[Collected data entries]
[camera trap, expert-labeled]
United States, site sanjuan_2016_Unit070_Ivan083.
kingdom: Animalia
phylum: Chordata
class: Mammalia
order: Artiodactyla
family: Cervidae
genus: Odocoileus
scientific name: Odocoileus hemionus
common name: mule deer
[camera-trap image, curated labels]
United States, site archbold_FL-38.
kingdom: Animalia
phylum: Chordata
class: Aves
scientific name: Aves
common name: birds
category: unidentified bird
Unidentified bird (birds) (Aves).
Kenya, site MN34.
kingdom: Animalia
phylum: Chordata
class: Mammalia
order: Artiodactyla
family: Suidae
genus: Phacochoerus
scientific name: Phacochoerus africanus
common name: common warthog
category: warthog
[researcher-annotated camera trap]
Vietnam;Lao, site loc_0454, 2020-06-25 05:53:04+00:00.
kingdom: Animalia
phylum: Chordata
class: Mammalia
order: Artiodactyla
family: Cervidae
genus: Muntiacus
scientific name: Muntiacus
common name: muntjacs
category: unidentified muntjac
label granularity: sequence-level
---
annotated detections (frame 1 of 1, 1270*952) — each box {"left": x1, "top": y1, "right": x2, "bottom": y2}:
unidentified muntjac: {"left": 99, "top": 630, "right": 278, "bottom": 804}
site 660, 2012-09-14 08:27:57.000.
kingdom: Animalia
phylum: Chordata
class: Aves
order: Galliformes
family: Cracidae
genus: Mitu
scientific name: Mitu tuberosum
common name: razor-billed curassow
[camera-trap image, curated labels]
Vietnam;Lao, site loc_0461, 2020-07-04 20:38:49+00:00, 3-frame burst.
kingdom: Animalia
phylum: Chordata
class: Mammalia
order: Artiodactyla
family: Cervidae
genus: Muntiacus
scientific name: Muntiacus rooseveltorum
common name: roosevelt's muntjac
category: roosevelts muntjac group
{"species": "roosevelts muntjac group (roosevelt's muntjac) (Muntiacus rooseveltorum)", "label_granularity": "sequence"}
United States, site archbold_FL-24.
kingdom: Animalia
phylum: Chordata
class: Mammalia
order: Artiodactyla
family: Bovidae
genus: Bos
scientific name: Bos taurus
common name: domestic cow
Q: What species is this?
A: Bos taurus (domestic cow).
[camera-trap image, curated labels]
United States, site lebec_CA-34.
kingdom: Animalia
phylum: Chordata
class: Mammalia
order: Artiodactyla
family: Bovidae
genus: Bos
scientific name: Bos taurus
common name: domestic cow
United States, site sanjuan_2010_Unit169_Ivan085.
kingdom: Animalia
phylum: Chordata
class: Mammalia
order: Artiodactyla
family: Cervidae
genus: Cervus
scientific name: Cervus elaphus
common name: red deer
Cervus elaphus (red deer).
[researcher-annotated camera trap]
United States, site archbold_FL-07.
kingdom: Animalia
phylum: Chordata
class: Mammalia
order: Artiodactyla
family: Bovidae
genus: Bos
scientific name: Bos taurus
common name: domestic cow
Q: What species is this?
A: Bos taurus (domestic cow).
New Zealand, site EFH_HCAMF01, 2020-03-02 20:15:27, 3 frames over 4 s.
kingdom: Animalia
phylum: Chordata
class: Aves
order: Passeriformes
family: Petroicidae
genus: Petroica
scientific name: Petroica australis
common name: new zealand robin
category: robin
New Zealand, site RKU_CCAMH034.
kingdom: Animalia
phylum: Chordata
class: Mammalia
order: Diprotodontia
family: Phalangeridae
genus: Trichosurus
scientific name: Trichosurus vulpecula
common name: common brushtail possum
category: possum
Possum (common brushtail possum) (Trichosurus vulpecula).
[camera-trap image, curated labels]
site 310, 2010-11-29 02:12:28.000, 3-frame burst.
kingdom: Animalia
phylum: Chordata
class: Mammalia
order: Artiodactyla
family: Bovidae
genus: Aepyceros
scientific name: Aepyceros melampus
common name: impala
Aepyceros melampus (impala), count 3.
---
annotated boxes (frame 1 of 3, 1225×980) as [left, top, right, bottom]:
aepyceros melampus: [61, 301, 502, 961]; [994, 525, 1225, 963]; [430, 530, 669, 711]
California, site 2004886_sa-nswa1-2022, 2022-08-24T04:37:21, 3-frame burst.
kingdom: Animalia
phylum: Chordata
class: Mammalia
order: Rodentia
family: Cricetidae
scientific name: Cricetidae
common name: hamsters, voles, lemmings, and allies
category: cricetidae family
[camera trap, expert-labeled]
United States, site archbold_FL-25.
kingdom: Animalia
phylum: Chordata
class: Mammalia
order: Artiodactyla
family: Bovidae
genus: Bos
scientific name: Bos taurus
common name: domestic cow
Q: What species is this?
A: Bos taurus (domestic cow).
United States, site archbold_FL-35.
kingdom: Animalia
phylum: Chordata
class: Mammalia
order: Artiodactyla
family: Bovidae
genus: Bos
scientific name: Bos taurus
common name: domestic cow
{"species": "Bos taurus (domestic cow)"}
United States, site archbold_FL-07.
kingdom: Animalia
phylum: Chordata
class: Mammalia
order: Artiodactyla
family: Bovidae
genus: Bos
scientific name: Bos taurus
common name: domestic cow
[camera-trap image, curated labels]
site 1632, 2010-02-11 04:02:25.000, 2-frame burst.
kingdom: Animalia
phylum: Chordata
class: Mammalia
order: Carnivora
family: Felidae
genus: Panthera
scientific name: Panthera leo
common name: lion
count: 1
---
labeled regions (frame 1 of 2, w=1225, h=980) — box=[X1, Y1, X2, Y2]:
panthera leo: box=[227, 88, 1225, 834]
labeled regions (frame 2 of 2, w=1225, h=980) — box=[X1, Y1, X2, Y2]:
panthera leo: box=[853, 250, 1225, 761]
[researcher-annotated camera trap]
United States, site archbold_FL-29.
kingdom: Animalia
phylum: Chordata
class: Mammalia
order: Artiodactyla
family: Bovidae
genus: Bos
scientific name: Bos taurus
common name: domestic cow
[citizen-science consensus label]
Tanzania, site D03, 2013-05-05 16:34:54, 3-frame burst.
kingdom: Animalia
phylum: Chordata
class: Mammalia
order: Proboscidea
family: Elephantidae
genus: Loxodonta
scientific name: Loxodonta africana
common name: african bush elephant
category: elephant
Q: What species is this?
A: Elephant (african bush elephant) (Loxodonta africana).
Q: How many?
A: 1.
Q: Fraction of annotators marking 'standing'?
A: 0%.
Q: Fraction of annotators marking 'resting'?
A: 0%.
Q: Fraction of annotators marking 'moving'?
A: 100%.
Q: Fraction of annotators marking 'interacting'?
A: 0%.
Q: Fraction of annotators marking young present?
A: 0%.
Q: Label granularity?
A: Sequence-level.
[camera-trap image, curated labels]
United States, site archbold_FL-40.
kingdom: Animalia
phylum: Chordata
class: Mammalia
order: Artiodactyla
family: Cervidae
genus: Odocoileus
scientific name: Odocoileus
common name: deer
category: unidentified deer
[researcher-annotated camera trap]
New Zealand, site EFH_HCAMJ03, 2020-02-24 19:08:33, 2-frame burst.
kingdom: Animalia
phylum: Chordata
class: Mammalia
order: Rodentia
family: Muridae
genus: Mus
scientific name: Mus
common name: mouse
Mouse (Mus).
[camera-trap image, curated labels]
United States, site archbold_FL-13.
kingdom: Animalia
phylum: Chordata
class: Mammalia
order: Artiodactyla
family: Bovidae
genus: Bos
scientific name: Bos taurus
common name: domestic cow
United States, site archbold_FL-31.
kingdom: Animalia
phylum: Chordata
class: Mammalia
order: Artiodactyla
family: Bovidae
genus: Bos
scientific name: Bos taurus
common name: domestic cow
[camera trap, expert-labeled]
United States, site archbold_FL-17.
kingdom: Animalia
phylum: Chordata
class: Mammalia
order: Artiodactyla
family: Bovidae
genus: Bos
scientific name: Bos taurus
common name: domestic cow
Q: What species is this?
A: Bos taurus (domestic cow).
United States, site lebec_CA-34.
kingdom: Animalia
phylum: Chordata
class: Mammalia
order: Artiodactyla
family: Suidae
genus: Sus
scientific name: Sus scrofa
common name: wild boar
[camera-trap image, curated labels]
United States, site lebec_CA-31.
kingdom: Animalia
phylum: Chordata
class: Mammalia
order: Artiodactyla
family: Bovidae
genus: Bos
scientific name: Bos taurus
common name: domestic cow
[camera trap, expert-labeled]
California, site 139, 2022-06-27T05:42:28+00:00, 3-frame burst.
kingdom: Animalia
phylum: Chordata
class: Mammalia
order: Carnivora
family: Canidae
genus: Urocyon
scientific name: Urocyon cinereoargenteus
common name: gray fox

▸ **What to do**: When you find a line in the records that contains the word "level", copy it.

▸ **Result of this exercise**:
label granularity: sequence-level
A: Sequence-level.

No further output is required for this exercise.